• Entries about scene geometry
+++
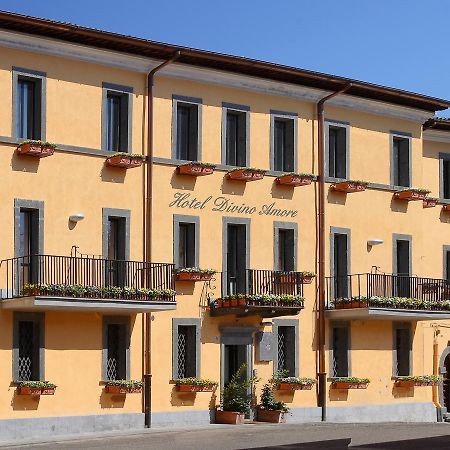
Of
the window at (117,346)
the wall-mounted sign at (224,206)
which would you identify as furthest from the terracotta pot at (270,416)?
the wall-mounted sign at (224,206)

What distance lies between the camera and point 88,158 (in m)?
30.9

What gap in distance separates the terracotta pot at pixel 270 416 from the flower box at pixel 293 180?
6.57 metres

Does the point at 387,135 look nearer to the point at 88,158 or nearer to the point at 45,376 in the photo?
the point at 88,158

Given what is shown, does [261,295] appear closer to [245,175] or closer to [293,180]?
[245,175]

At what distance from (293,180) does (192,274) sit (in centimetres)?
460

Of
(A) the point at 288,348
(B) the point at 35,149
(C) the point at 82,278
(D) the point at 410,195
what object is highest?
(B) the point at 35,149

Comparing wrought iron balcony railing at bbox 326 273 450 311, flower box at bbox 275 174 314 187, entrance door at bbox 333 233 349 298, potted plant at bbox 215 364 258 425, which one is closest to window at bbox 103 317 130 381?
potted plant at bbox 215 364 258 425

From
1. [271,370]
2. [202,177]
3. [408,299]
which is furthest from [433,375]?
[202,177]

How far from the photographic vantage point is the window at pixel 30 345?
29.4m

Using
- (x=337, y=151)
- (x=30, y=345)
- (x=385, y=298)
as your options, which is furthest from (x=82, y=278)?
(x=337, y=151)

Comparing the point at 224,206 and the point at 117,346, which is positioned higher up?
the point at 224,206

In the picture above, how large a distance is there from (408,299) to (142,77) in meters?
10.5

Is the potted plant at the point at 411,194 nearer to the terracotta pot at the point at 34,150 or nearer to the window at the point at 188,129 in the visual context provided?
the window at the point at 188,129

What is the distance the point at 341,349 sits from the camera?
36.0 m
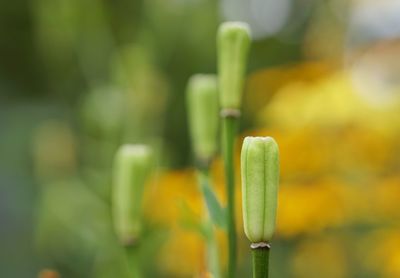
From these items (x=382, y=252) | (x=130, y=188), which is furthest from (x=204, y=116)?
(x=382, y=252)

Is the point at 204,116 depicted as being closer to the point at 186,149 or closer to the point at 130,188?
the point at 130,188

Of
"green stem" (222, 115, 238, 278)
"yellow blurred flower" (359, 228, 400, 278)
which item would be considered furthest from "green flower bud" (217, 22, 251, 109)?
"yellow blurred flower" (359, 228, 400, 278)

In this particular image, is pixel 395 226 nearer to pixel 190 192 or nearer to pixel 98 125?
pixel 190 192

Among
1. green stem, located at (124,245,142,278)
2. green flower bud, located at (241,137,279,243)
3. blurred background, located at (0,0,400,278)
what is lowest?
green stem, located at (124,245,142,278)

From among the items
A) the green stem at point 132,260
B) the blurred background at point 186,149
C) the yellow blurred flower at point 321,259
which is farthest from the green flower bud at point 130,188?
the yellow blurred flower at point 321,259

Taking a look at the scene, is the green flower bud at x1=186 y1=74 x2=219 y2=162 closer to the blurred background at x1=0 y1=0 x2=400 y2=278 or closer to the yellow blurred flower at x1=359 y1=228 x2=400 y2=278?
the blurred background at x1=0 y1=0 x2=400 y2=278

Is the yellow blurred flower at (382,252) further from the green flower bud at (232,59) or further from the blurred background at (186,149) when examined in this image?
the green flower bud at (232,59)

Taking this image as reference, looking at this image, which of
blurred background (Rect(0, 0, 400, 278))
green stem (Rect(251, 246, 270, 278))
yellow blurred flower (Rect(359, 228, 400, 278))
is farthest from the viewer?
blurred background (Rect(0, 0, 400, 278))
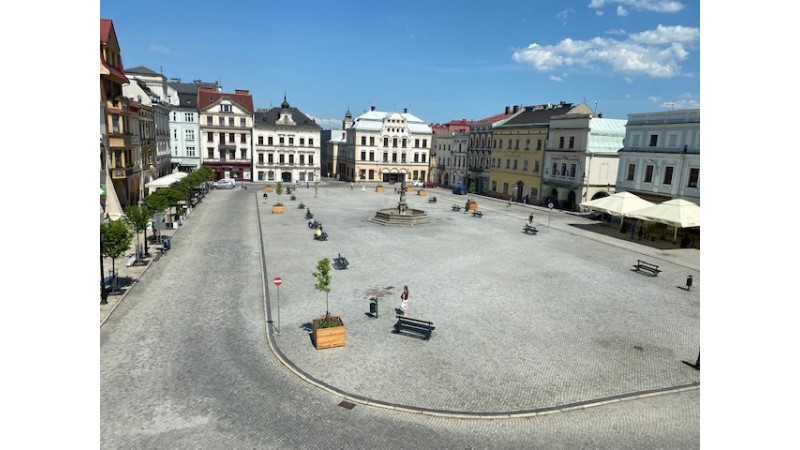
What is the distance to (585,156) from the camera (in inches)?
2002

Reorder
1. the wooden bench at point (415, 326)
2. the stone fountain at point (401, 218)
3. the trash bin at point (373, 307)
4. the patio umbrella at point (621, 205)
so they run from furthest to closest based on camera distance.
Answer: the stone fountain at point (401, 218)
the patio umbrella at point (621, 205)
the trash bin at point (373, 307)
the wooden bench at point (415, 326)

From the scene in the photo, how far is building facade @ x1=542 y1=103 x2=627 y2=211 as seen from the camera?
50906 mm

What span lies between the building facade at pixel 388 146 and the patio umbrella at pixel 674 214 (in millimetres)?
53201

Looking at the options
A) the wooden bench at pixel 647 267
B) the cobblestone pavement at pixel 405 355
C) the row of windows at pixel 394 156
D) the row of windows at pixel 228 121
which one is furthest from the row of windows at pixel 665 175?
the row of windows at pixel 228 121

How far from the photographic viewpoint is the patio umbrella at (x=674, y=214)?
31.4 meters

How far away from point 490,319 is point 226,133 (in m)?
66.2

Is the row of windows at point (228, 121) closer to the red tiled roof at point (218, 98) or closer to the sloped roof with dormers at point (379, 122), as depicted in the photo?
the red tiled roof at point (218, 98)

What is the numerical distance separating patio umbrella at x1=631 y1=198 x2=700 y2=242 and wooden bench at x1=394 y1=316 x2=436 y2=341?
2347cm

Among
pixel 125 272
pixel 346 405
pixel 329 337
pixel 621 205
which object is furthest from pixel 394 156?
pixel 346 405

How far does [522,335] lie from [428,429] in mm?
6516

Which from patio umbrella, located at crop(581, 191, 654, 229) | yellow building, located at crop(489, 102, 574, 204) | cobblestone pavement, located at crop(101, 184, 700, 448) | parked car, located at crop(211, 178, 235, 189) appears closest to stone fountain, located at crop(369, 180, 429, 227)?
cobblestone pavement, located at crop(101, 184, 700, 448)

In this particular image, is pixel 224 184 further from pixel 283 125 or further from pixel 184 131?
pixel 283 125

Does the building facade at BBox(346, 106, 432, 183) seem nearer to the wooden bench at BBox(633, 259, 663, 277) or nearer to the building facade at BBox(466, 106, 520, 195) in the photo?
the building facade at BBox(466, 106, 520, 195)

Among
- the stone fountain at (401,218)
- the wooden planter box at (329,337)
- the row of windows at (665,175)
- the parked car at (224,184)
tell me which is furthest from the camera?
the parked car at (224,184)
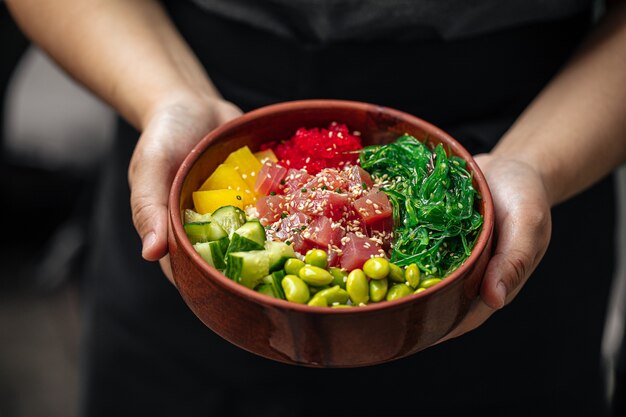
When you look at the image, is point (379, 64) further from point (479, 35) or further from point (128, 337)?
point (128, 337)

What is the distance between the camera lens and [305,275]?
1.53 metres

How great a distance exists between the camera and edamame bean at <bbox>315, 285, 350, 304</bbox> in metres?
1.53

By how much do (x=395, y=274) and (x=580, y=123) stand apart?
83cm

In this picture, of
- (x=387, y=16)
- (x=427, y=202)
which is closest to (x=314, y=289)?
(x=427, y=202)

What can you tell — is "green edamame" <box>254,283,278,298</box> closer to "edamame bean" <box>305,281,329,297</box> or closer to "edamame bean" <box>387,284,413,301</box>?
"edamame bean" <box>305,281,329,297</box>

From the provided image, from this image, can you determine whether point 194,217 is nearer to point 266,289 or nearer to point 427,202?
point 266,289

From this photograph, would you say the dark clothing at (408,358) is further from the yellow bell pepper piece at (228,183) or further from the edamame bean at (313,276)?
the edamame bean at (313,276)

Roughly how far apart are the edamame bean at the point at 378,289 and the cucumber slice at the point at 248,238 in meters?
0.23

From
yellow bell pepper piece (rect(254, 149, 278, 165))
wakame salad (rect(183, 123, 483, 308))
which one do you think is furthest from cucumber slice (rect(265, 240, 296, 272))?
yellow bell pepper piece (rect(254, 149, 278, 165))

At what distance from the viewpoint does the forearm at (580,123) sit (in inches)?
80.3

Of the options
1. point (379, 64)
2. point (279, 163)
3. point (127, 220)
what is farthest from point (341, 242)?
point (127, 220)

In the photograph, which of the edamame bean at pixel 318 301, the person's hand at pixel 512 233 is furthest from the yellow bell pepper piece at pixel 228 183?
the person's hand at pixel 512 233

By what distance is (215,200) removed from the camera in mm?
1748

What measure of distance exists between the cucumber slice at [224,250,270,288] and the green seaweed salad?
+++
• WHAT IS REQUIRED
Please rewrite all of the entries above with "terracotta pot" replaced by "clay pot" and everything else unchanged. Leave the pictures out of your version.

• IN RESPONSE
Of
the window at (117,346)
the wall-mounted sign at (224,206)
which would you identify as furthest from the clay pot at (270,416)?
the wall-mounted sign at (224,206)

What distance lies between the camera and point 88,158 (in m)?
30.9

What gap in distance separates the clay pot at pixel 270 416 from the flower box at pixel 293 180?
6.57 metres

Does the point at 387,135 look nearer to the point at 88,158 or nearer to the point at 45,376 in the photo?
the point at 88,158

Given what is shown, does [261,295] appear closer to [245,175] or closer to [293,180]?
[245,175]

At what distance from (293,180) does (192,274) sit (in centimetres)?
460

Of
(A) the point at 288,348
(B) the point at 35,149
(C) the point at 82,278
(D) the point at 410,195
what object is highest?
(B) the point at 35,149

Comparing wrought iron balcony railing at bbox 326 273 450 311, flower box at bbox 275 174 314 187, entrance door at bbox 333 233 349 298, potted plant at bbox 215 364 258 425, which one is closest to window at bbox 103 317 130 381?
potted plant at bbox 215 364 258 425

From
1. [271,370]
2. [202,177]
3. [408,299]
which is furthest from [433,375]?
[202,177]

How far from the photographic vantage point is the window at pixel 30 345?
29.4m

Using
- (x=337, y=151)
- (x=30, y=345)
- (x=385, y=298)
as your options, which is furthest from (x=82, y=278)?
(x=337, y=151)

Comparing the point at 224,206 and the point at 117,346, which is positioned higher up?
the point at 224,206

In the picture above, how large a distance is there from (408,299) to (142,77) in meters?
10.5

Is the potted plant at the point at 411,194 nearer to the clay pot at the point at 34,150 or nearer to the window at the point at 188,129 in the visual context provided?
the window at the point at 188,129

What is the distance the point at 341,349 sits from the camera?
36.0 m
From these items (x=382, y=252) | (x=130, y=188), which is furthest from (x=204, y=116)?
(x=382, y=252)

Is the point at 204,116 depicted as being closer to the point at 186,149 or closer to the point at 130,188?
the point at 130,188

Of
"green stem" (222, 115, 238, 278)
"yellow blurred flower" (359, 228, 400, 278)
which item would be considered furthest from "green flower bud" (217, 22, 251, 109)?
"yellow blurred flower" (359, 228, 400, 278)

In this particular image, is pixel 395 226 nearer to pixel 190 192 or nearer to pixel 98 125?
pixel 190 192

Among
1. green stem, located at (124,245,142,278)
2. green flower bud, located at (241,137,279,243)
3. blurred background, located at (0,0,400,278)
what is lowest?
green stem, located at (124,245,142,278)

From among the items
A) the green stem at point 132,260
B) the blurred background at point 186,149
C) the yellow blurred flower at point 321,259
which is farthest from the green flower bud at point 130,188?
the yellow blurred flower at point 321,259

Taking a look at the scene, is the green flower bud at x1=186 y1=74 x2=219 y2=162 closer to the blurred background at x1=0 y1=0 x2=400 y2=278 or closer to the yellow blurred flower at x1=359 y1=228 x2=400 y2=278?
the blurred background at x1=0 y1=0 x2=400 y2=278

Is the yellow blurred flower at (382,252) further from the green flower bud at (232,59) or further from the blurred background at (186,149) when examined in this image?
the green flower bud at (232,59)

Taking this image as reference, looking at this image, which of
blurred background (Rect(0, 0, 400, 278))
green stem (Rect(251, 246, 270, 278))
yellow blurred flower (Rect(359, 228, 400, 278))
is farthest from the viewer?
blurred background (Rect(0, 0, 400, 278))
What is the distance to (585,156) from the camera (in inches)?
2002

Reorder
1. the wooden bench at point (415, 326)
2. the stone fountain at point (401, 218)
3. the trash bin at point (373, 307)
4. the patio umbrella at point (621, 205)
so they run from furthest to closest based on camera distance.
Answer: the stone fountain at point (401, 218)
the patio umbrella at point (621, 205)
the trash bin at point (373, 307)
the wooden bench at point (415, 326)

From the scene in the photo, how far is building facade @ x1=542 y1=103 x2=627 y2=211 as seen from the camera?
50906 mm

What span lies between the building facade at pixel 388 146 and the patio umbrella at pixel 674 214 (in millimetres)?
53201

Looking at the options
A) the wooden bench at pixel 647 267
B) the cobblestone pavement at pixel 405 355
C) the row of windows at pixel 394 156
D) the row of windows at pixel 228 121
which one is furthest from the row of windows at pixel 665 175?
the row of windows at pixel 228 121

How far from the photographic viewpoint is the patio umbrella at (x=674, y=214)?
31.4 meters

How far away from point 490,319 is point 226,133 (in m)?
66.2

Is the row of windows at point (228, 121) closer to the red tiled roof at point (218, 98) or closer to the sloped roof with dormers at point (379, 122), as depicted in the photo?
the red tiled roof at point (218, 98)

What is the numerical distance separating patio umbrella at x1=631 y1=198 x2=700 y2=242 and wooden bench at x1=394 y1=316 x2=436 y2=341?
2347cm

Among
pixel 125 272
pixel 346 405
pixel 329 337
pixel 621 205
which object is furthest from pixel 394 156?
pixel 346 405

How far does [522,335] lie from [428,429] in mm?
6516

Which from patio umbrella, located at crop(581, 191, 654, 229) | yellow building, located at crop(489, 102, 574, 204) | cobblestone pavement, located at crop(101, 184, 700, 448) | parked car, located at crop(211, 178, 235, 189) appears closest to stone fountain, located at crop(369, 180, 429, 227)?
cobblestone pavement, located at crop(101, 184, 700, 448)

In this particular image, is pixel 224 184 further from pixel 283 125 or further from pixel 184 131?
pixel 283 125

Does the building facade at BBox(346, 106, 432, 183) seem nearer to the wooden bench at BBox(633, 259, 663, 277) or nearer to the building facade at BBox(466, 106, 520, 195) in the photo?
the building facade at BBox(466, 106, 520, 195)

Among
- the stone fountain at (401,218)
- the wooden planter box at (329,337)
- the row of windows at (665,175)
- the parked car at (224,184)
tell me which is furthest from the camera?
the parked car at (224,184)
When you look at the image, is point (379, 64) further from point (479, 35) or further from point (128, 337)?
point (128, 337)

What is the distance between the camera lens and [305,275]?
1.53 metres

How great a distance exists between the camera and edamame bean at <bbox>315, 285, 350, 304</bbox> in metres?
1.53

By how much do (x=395, y=274) and (x=580, y=123) stand apart?
83cm

In this picture, of
- (x=387, y=16)
- (x=427, y=202)
which is closest to (x=314, y=289)?
(x=427, y=202)

What can you tell — is "green edamame" <box>254,283,278,298</box> closer to "edamame bean" <box>305,281,329,297</box> or closer to "edamame bean" <box>387,284,413,301</box>?
"edamame bean" <box>305,281,329,297</box>

From the provided image, from this image, can you determine whether point 194,217 is nearer to point 266,289 or nearer to point 427,202?
point 266,289

From this photograph, would you say the dark clothing at (408,358) is further from the yellow bell pepper piece at (228,183) or further from the edamame bean at (313,276)?
the edamame bean at (313,276)

Roughly how far apart are the edamame bean at the point at 378,289 and the cucumber slice at the point at 248,238 in meters?
0.23

From
yellow bell pepper piece (rect(254, 149, 278, 165))
wakame salad (rect(183, 123, 483, 308))
which one do you think is furthest from cucumber slice (rect(265, 240, 296, 272))?
yellow bell pepper piece (rect(254, 149, 278, 165))

At what distance from the viewpoint does the forearm at (580,123) sit (in inches)?
80.3

Of the options
1. point (379, 64)
2. point (279, 163)
3. point (127, 220)
what is farthest from point (341, 242)?
point (127, 220)

In the photograph, which of the edamame bean at pixel 318 301, the person's hand at pixel 512 233 is furthest from the yellow bell pepper piece at pixel 228 183?
the person's hand at pixel 512 233

By what distance is (215,200) removed from the camera in mm?
1748

What measure of distance exists between the cucumber slice at [224,250,270,288] and the green seaweed salad?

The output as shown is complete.